# Task details
Rewrite the items from their start through the line containing "2.89 metres", replacing each "photograph" with "image" and keeping all other text unchanged. Omit the pictures from the output.

#### Data in this exercise ####

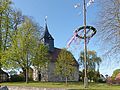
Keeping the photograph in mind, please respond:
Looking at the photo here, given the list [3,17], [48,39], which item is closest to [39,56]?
[3,17]

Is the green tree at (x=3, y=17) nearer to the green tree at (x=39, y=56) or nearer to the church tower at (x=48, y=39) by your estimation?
the green tree at (x=39, y=56)

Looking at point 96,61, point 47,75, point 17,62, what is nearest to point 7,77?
point 47,75

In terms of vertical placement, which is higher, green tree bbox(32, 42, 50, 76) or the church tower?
the church tower

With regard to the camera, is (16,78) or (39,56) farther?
(16,78)

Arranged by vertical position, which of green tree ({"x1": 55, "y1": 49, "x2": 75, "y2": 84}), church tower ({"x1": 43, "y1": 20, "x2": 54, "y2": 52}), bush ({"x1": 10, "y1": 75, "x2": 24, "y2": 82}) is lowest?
bush ({"x1": 10, "y1": 75, "x2": 24, "y2": 82})

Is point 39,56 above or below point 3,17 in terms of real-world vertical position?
below

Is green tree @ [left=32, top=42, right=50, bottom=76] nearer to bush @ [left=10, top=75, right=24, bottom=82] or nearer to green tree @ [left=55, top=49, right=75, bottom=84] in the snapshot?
green tree @ [left=55, top=49, right=75, bottom=84]

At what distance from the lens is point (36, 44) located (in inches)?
1977

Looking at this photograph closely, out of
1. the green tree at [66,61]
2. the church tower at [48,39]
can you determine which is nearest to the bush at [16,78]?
the green tree at [66,61]

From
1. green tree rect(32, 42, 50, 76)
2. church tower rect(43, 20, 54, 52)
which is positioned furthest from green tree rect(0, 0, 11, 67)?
church tower rect(43, 20, 54, 52)

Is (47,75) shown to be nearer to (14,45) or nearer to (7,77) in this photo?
(7,77)

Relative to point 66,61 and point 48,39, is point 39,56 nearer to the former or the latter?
point 66,61

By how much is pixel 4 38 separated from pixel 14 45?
2.89 metres

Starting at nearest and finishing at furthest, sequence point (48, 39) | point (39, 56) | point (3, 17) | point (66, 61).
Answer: point (3, 17)
point (39, 56)
point (66, 61)
point (48, 39)
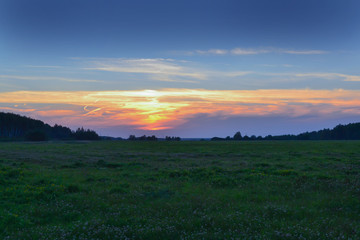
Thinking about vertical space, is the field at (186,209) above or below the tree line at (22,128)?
below

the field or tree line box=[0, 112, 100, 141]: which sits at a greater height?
tree line box=[0, 112, 100, 141]

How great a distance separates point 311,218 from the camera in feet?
37.2

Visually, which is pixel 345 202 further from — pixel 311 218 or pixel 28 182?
pixel 28 182

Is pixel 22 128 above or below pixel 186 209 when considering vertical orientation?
above

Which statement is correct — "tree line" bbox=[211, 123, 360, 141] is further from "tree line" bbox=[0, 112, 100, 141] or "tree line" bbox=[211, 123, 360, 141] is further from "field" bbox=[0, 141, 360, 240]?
"field" bbox=[0, 141, 360, 240]

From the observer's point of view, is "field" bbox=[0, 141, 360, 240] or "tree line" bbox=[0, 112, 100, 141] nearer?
"field" bbox=[0, 141, 360, 240]

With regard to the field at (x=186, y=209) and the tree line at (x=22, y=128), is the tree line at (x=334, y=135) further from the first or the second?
the field at (x=186, y=209)

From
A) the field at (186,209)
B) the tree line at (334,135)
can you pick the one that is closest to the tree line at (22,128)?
the tree line at (334,135)

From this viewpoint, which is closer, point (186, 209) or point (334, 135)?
point (186, 209)

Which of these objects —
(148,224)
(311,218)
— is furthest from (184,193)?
(311,218)

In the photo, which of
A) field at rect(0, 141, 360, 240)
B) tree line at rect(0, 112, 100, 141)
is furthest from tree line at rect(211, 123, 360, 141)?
field at rect(0, 141, 360, 240)

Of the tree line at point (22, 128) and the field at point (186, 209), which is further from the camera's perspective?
the tree line at point (22, 128)

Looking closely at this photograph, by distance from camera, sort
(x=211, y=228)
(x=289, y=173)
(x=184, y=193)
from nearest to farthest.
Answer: (x=211, y=228), (x=184, y=193), (x=289, y=173)

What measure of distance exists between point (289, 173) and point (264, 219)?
1339 centimetres
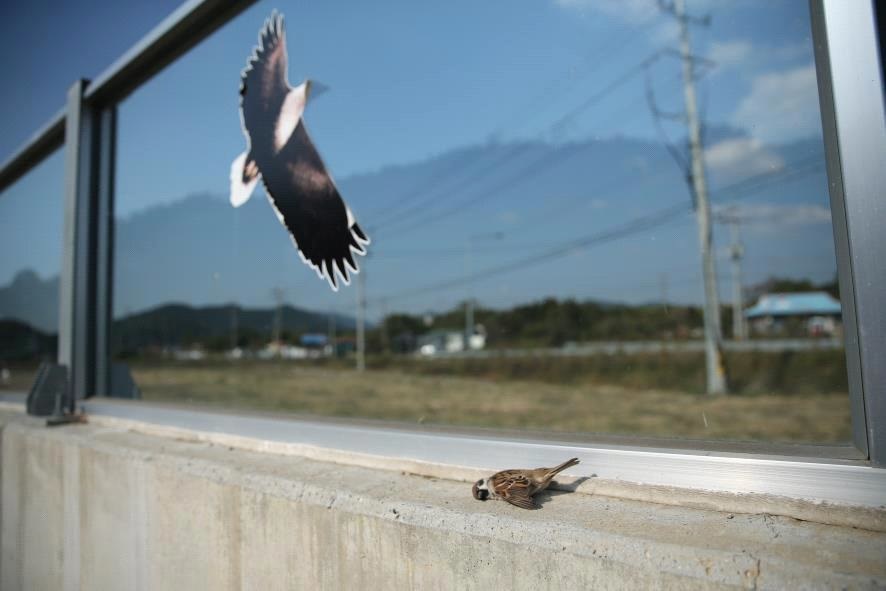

####

# Worked solution
Keeping the image in mind, please respond:
Looking at the photo here, given the list [3,17], [48,39], which item is closest to [39,56]?
[3,17]

Is the green tree at (x=3, y=17) nearer to the green tree at (x=39, y=56) or nearer to the church tower at (x=48, y=39) by your estimation?
the green tree at (x=39, y=56)

Looking at point 96,61, point 47,75, point 17,62, what is nearest to point 7,77?
point 47,75

In terms of vertical placement, which is higher, green tree bbox(32, 42, 50, 76) or the church tower?
the church tower

With regard to the camera, is (16,78) or (39,56) farther?
(16,78)

Arranged by vertical position, which of green tree ({"x1": 55, "y1": 49, "x2": 75, "y2": 84}), church tower ({"x1": 43, "y1": 20, "x2": 54, "y2": 52}), bush ({"x1": 10, "y1": 75, "x2": 24, "y2": 82}) is lowest?
bush ({"x1": 10, "y1": 75, "x2": 24, "y2": 82})

Is point 39,56 above or below point 3,17 in terms of real-world vertical position?
below

Is green tree @ [left=32, top=42, right=50, bottom=76] nearer to bush @ [left=10, top=75, right=24, bottom=82] or nearer to green tree @ [left=55, top=49, right=75, bottom=84] in the snapshot?
green tree @ [left=55, top=49, right=75, bottom=84]

At what distance from the lens is point (36, 44) located (in inches)?
1977

Looking at this image closely, out of
1. the green tree at [66,61]
2. the church tower at [48,39]
can you determine which is nearest to the bush at [16,78]?
the green tree at [66,61]

From
1. green tree rect(32, 42, 50, 76)
2. church tower rect(43, 20, 54, 52)
which is positioned furthest from green tree rect(0, 0, 11, 67)?
church tower rect(43, 20, 54, 52)

Is (47,75) shown to be nearer to (14,45) or nearer to (7,77) in this photo?
(7,77)

Relative to point 66,61 and point 48,39, is point 39,56 nearer to the former or the latter?
point 66,61

By how much is pixel 4 38 separated from pixel 14 45?
2.89 metres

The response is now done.